36 An elaborate paper by Fraenkel (Archiv für Gynaekologie, 1873, vol. v. p. 1), based on twenty-one cases of childbirth, was written to prove by the condition of the placenta that direct infection of the child by the father was possible without the participation of the mother, and that when the latter became infected it was through the medium of the child (choc en retour). In fourteen of his cases the specific change in the placenta began in the foetal portion or affected it exclusively. These cases, however, as analyzed by Hill and Cooper (op. cit., p. 57), are altogether defective in important particulars. Of course to sustain his theory there should be indubitable evidence that the fathers were syphilitic, and that the mothers were not so. So far from this being the case, but one of the fathers was known to be syphilitic, while two of the mothers had evidences of constitutional syphilis at the date of childbirth, and nine others had markedly suspicious histories. The lesions of the placenta which are thought to be syphilitic consist in the development of papular or gummatous growths which give rise secondarily to inflammatory troubles affecting either the placenta itself or the placenta and the uterine mucous membrane.

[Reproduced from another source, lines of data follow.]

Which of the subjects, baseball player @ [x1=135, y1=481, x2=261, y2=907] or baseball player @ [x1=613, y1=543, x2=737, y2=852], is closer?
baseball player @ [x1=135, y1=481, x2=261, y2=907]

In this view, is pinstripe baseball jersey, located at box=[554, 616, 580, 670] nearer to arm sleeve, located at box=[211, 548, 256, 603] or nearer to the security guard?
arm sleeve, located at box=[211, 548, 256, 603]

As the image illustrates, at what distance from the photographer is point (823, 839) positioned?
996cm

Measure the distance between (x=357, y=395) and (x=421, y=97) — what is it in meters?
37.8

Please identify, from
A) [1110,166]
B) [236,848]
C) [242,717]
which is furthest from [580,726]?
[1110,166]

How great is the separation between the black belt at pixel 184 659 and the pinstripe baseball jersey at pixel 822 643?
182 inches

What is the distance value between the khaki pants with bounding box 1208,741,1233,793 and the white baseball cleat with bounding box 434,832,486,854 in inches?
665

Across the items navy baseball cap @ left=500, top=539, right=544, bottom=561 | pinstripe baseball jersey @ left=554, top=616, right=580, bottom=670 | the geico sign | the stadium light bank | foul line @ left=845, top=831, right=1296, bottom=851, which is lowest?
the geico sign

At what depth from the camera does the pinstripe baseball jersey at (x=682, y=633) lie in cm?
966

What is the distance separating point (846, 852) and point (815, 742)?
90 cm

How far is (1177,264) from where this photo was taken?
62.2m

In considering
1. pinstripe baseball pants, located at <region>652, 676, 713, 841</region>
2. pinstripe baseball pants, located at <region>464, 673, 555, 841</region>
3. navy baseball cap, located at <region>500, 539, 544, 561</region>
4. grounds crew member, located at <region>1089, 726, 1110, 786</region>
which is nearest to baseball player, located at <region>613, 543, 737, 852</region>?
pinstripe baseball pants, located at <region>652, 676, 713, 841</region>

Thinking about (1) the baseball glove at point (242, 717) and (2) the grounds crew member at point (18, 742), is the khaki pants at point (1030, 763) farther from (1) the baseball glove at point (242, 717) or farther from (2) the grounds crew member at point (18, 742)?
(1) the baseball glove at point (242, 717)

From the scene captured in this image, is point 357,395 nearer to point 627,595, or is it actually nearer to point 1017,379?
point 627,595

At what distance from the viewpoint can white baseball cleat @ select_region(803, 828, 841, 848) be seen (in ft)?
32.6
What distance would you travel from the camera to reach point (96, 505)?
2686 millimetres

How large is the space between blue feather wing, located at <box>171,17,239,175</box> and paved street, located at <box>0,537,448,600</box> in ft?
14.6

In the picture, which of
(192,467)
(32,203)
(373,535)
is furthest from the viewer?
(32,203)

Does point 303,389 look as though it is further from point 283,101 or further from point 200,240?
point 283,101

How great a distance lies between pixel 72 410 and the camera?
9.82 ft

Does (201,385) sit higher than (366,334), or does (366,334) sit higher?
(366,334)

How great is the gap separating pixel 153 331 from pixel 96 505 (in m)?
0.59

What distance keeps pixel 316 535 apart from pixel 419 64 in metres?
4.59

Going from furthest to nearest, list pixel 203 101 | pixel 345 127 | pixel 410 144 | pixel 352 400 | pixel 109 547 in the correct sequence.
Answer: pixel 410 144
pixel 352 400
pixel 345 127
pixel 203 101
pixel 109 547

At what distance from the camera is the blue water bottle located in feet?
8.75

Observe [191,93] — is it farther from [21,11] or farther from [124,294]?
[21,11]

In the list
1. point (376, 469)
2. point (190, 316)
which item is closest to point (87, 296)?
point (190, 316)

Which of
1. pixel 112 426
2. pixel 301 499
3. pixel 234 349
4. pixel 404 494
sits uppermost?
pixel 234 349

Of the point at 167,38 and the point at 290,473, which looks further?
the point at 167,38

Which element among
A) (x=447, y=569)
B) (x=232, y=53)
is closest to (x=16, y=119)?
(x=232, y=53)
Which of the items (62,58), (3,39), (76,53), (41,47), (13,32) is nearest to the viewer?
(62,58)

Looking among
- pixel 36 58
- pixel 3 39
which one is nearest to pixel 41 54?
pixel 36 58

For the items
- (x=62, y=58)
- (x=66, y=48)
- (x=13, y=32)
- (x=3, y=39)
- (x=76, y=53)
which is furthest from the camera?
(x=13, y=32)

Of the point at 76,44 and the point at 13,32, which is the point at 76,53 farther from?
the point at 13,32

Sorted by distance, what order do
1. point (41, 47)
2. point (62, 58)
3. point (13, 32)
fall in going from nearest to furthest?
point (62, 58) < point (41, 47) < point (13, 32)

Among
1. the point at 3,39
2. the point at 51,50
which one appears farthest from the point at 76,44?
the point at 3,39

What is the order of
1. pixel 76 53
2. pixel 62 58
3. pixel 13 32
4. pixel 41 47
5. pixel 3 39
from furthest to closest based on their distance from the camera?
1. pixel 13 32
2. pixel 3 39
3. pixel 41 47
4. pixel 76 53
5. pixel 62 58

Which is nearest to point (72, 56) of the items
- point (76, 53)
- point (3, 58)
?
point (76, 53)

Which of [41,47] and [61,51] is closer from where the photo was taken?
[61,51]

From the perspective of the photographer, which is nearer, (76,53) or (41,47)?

If the premises are admitted the conclusions seem irresistibly to follow.

There is no proof whatever that the semen of a syphilitic man is contagious or can transmit the disease in any but the way above discussed. On the contrary, it has been shown experimentally37 that it is entirely innocuous and non-inoculable.

37 Mireur, Annales de Derm. et Syph., 1876, p. 77.

All other theories as to methods of contagion are so entirely hypothetical and unsupported by trustworthy evidence that we can afford to disregard them.

We may now consider the ways by which syphilis reaches the child, and they may be broadly classified into—

1. By descent from the father.

2. By descent from the mother.

3. By direct infection.

As a matter of course, the influence of the father upon the child, so far as regards heredity, ceases at the moment of conception; or, to be more exact, no subsequent condition of the male parent, no development or acquirement of disease, can exert any further effect. That the existence of active syphilis in the father may result in the transmission of the malady to the child can hardly be doubted. To be sure, there are numerous examples of cases where both wife and child have escaped though the husband showed at the time of conception very active secondary lesions. These, however, are exceptions, and do not in the least invalidate the rule that it is possible for a father to hand the disease directly to his child. There is no other possible interpretation of the cases already alluded to in which successive pregnancies in the same woman alternately resulted in healthy or in syphilitic children according as the father was or was not kept under specific treatment. Other arguments might be advanced, but that seems to me conclusive.